This highlights the importance of complex surface chemistry in determining Pd nanoparticle morphology, but even at the most simple level, it has been shown that a coating of hydrogen has an important impact on shape.90 The interaction of atomic or molecular hydrogen with Pd has other technological applications in catalysis such as in the synthesis of ammonia or olefin hydrogenation.91 Using an explicit empirical potential and a combination of Monte Carlo and molecular dynamics simulations Calvo and Carré investigate the energetic, thermal and dynamical stability of hydrogenated Pd nanoparticles containing a few hundred atoms.90 It was found that icosahedra can absorb a larger quantity of hydrogen than cubic particles, but that hydrogen rich cubic particles undergo a structural transition toward icosahedra before melting occurs. This indicates that shape, shape stability, and thermochemical conditions are all correlated, so simplified diagram was proposed to account for the observed behavior.

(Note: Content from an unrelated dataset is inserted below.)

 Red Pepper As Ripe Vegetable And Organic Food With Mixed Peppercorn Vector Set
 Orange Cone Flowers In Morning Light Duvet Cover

Beyond hydrogenation, calculations of surface free energies of the low-index (111), (100) and (110) Pd surfaces exposed to oxygen adsorbates allowed Seriani and Mittendorfer92 to predict the adsorbate-induced changes in the thermodynamic equilibrium shape under oxidizing conditions. At a low oxygen chemical potential, corresponding to clean surfaces, they found that {111} facets dominate the nanomorphology, with a significant contribution from {100} facets, and a small contribution from higher energy {110} facets. As the degree of oxygen adsorption increases, the contribution from the {110} facets was also found to increase. At high oxygen partial pressures, surface oxides form, and the surfaces will display different chemical properties than the metal, and this will change the morphology altogether.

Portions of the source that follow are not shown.